Enfin, permettez-moi d’évoquer le contrat de développement. Celui de 2007-2011 s’achève sur un bilan mitigé. Quelques départements ministériels, hélas ! semblent moins enclins que d’autres à déléguer les crédits que l’État s’est engagé à allouer.

Ainsi, par exemple, les crédits prévus pour la protection du littoral, bien qu’ayant fait l’objet de demandes répétées, ne sont toujours pas arrivés. Pourriez-vous, madame la ministre, appuyer les démarches du territoire auprès de votre collègue ministre de l’écologie et du développement durable afin que les engagements de l’État soient tenus ? Autant nous pouvons comprendre les restrictions budgétaires, autant il n’est pas normal que les engagements antérieurs ne soient pas respectés.

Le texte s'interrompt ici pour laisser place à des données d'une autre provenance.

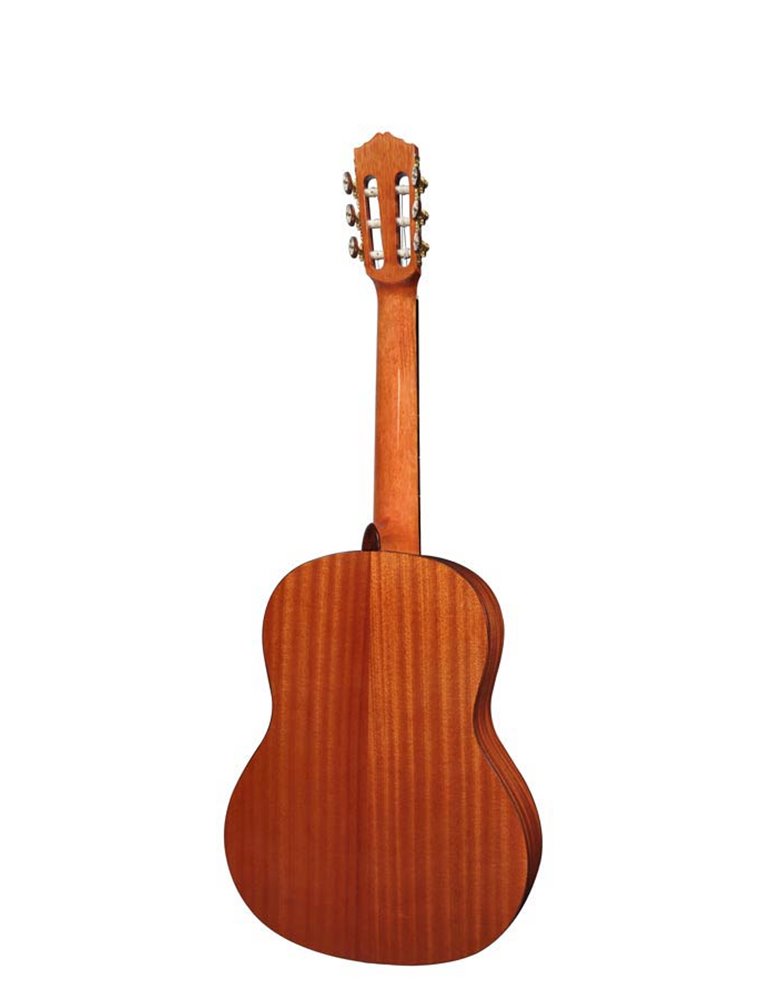 Guit. 3/4 Salvador Cortez cedro macizo/sapeli bri.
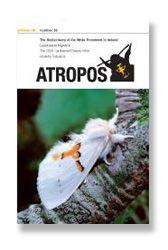 Magazine Butterfly Logo - Atropos: the journal for butterfly, moth and dragonfly enthusiasts.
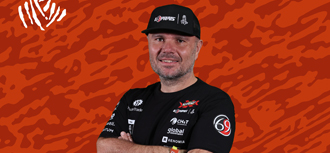 InstaForex loprais team photo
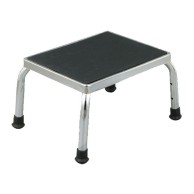 Footrest Stool With Non-slip Rubber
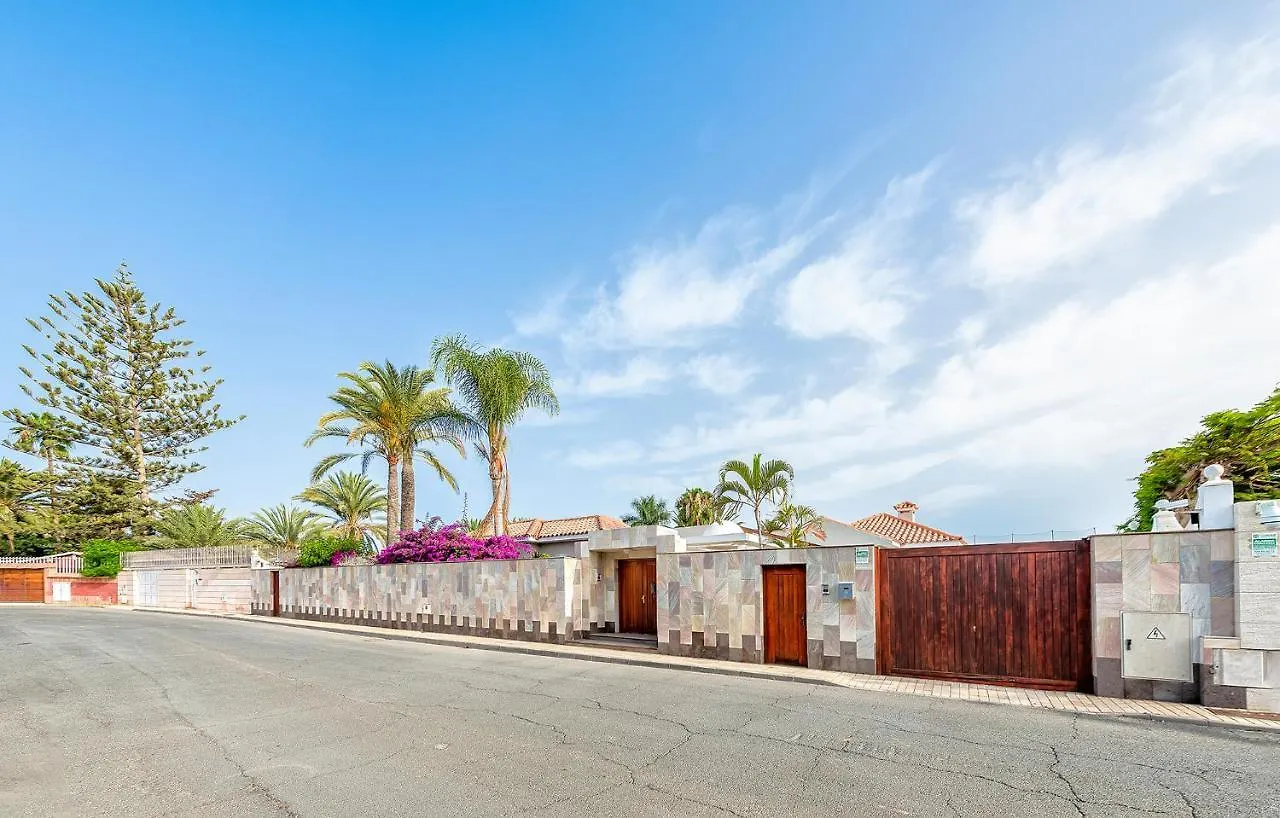 Luxury Villa Maspalomas Golf Holiday home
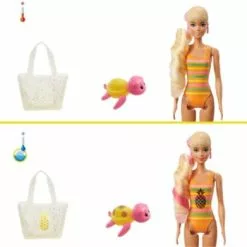 Barbie Color Reveal Foam Reveal Pineapple -Barbie Verkaufsladen 20410796 06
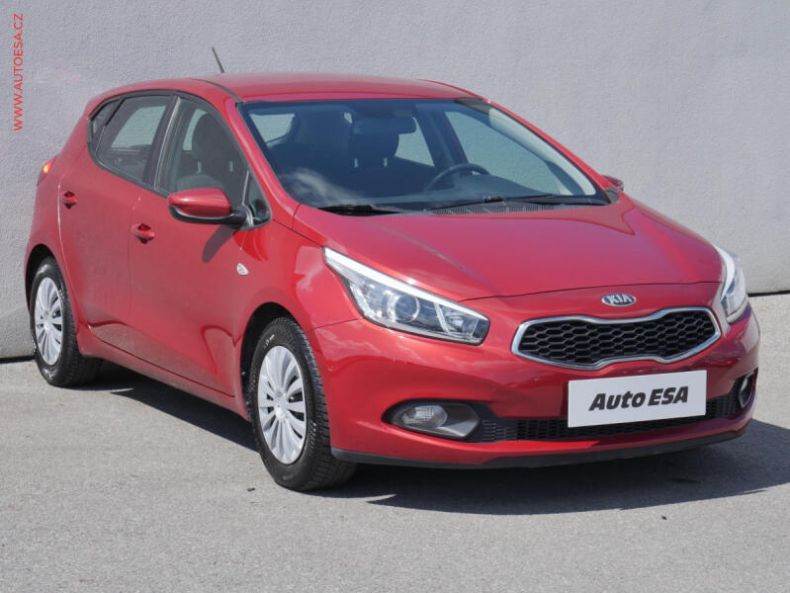 Kia Cee'd - hlavní fotka inzerátu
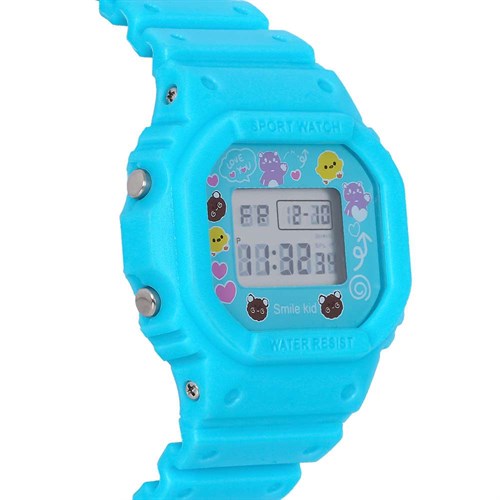 Đồng hồ SMILE KID 39 x 43 mm Trẻ em SL090-01 Màu Xanh Dương
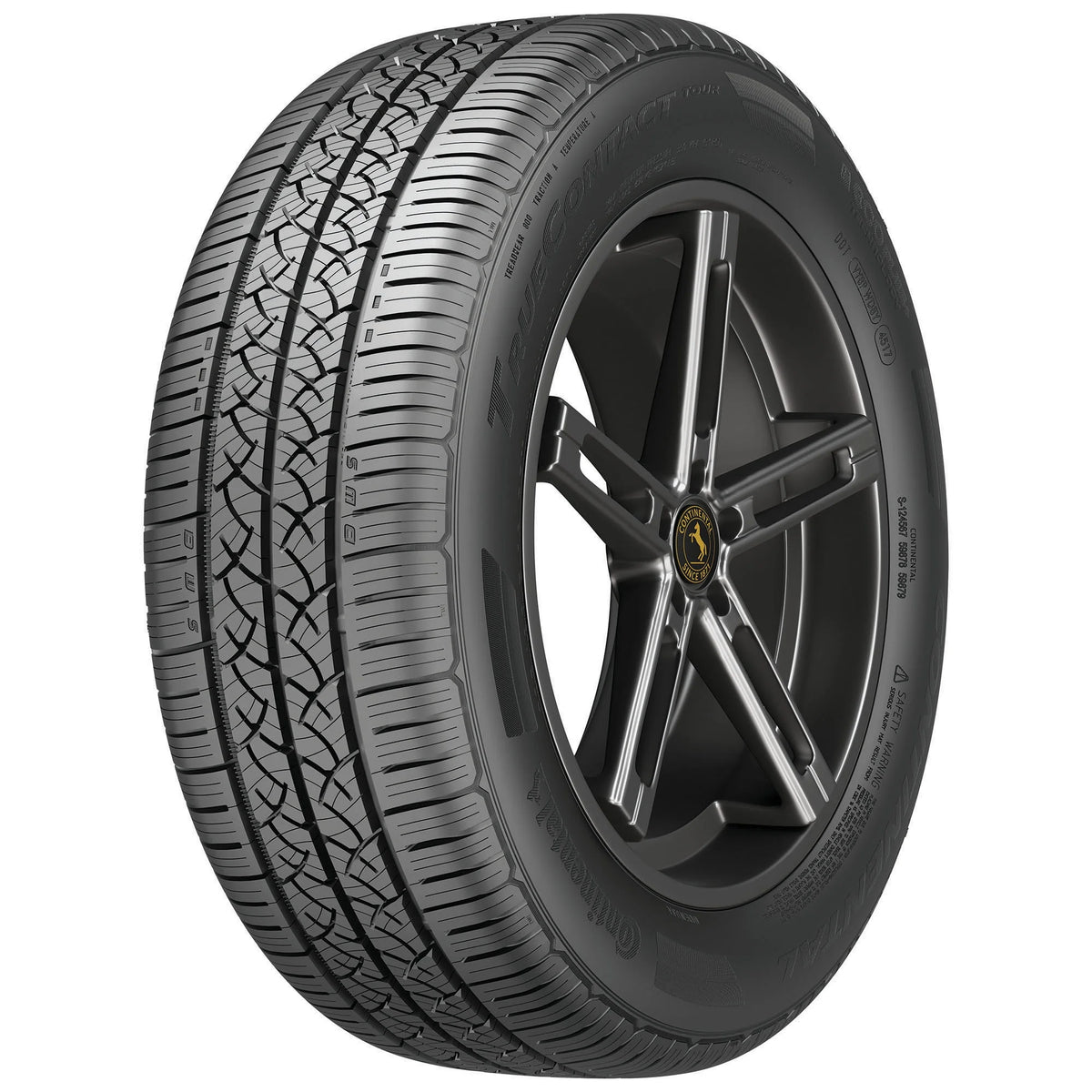 All Season 225/60R17 99T Passenger Tire P775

Et puisque nous parlons du contrat de développement qui s’achève, je souhaite conclure en évoquant l’avenir, à savoir le contrat qui va démarrer. Je me réjouis des priorités qui sont établies. Je ne doute pas, madame la ministre, que votre visite à Wallis-et-Futuna, en juillet dernier, pour les cinquante ans du Territoire, vous a éclairée sur nos priorités.

Vous avez reconnu que les billets d’avion des collectivités du Pacifique demeuraient trop chers, et vous avez souhaité que l’on puisse agir pour réduire l’écart avec les autres collectivités. L’inscription dans le nouveau contrat de développement, de la nécessité d’agrandir la piste de Futuna, de façon à pouvoir accueillir des avions en provenance de Fidji, me satisfait pleinement.

Voilà, madame la ministre, les quelques points que je souhaitais évoquer à la faveur de ce débat parlementaire sur la mission « Outre-mer », que je voterai bien entendu, en vous remerciant de votre action visant à défendre l’intérêt des ultra-marins dans cette période budgétaire difficile. (Applaudissements sur les travées de lUMP.)